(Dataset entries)
⟨

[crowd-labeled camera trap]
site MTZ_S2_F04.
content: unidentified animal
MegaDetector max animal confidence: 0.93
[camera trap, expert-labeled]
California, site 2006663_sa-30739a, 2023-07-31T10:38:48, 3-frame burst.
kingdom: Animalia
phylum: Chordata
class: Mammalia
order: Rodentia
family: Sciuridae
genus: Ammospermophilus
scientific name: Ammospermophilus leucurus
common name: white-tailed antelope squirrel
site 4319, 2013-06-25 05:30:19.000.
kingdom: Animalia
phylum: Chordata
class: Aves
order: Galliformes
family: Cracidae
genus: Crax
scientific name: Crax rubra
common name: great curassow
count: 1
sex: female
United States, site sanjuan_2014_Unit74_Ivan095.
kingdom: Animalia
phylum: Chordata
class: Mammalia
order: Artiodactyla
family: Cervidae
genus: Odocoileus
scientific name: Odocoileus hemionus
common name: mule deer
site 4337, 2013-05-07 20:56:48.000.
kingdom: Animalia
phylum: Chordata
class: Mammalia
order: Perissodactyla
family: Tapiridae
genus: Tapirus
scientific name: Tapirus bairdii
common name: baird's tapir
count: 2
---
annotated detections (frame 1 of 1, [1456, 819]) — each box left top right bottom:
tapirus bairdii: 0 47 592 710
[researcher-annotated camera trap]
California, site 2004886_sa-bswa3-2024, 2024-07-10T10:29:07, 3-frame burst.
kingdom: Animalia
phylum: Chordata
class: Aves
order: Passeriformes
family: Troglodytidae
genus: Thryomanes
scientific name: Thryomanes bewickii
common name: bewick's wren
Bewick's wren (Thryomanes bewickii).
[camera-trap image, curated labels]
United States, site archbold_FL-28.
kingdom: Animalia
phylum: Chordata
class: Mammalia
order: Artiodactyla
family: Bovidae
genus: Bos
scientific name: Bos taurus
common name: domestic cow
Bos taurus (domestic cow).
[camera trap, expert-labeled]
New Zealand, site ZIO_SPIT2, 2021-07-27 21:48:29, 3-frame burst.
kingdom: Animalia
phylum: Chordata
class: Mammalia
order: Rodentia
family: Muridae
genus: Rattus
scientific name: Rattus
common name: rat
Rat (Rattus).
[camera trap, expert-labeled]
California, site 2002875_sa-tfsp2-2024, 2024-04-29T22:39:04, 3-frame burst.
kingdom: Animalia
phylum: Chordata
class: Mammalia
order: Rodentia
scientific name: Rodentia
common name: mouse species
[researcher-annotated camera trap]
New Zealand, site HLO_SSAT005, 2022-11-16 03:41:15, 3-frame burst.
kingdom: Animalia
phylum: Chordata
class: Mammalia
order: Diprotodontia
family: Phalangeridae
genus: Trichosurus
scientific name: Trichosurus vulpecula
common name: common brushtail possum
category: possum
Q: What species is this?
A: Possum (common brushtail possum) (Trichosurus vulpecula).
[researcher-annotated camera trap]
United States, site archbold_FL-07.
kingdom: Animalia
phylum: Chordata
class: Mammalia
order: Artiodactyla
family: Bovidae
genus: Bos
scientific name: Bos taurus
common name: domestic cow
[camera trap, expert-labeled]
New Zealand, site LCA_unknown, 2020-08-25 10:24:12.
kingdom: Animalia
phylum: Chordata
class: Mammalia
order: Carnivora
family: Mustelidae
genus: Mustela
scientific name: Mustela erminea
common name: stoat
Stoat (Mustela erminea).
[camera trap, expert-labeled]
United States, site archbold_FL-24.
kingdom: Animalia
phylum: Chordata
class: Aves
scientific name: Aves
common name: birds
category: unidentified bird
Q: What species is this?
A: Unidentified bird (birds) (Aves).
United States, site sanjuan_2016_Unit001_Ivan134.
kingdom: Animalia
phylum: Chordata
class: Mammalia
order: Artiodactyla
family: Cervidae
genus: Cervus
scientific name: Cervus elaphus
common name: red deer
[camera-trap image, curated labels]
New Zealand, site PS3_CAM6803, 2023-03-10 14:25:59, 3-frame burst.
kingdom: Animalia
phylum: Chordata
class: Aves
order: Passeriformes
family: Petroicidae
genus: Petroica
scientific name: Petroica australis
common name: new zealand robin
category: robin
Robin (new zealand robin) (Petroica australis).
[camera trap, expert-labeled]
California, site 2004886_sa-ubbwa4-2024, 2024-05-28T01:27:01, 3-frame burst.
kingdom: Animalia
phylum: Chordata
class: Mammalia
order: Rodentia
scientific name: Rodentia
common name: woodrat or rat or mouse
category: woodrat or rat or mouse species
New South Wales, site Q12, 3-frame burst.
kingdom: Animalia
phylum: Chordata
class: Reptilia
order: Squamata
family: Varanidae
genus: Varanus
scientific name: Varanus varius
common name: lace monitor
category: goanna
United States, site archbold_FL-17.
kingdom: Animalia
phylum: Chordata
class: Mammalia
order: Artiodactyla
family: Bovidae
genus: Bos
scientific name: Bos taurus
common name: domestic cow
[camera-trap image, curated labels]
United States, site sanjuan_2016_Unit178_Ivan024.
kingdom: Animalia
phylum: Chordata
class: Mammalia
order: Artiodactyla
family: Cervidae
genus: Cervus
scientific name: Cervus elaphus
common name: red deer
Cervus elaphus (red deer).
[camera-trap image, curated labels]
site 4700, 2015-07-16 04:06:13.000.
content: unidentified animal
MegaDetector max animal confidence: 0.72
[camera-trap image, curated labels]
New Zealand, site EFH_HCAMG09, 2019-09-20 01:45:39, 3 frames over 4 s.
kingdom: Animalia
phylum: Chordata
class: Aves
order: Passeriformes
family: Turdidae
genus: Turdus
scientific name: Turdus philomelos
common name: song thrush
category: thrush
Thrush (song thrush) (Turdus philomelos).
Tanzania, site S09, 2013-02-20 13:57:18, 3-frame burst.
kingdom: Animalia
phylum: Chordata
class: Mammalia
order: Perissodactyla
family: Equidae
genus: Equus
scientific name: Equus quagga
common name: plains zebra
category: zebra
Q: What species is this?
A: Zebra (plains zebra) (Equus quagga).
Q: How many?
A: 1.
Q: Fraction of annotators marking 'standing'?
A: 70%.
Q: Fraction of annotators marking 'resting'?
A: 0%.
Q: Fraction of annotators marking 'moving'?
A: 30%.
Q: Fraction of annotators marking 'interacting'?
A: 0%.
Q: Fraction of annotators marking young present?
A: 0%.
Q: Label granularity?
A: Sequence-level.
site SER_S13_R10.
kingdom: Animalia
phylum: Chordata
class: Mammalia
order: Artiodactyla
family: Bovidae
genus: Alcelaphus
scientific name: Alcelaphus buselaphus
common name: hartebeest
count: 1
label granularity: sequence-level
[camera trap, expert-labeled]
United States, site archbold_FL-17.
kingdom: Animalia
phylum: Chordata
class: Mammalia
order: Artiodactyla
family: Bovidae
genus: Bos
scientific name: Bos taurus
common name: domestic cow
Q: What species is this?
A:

⟩

- **Exercise brief**
Reproduce the entries above exactly, but only the lines between the line holding "common name: birds" and the line holding "common name: new zealand robin", inclusive.

- **Your response**
common name: birds
category: unidentified bird
Q: What species is this?
A: Unidentified bird (birds) (Aves).
United States, site sanjuan_2016_Unit001_Ivan134.
kingdom: Animalia
phylum: Chordata
class: Mammalia
order: Artiodactyla
family: Cervidae
genus: Cervus
scientific name: Cervus elaphus
common name: red deer
[camera-trap image, curated labels]
New Zealand, site PS3_CAM6803, 2023-03-10 14:25:59, 3-frame burst.
kingdom: Animalia
phylum: Chordata
class: Aves
order: Passeriformes
family: Petroicidae
genus: Petroica
scientific name: Petroica australis
common name: new zealand robin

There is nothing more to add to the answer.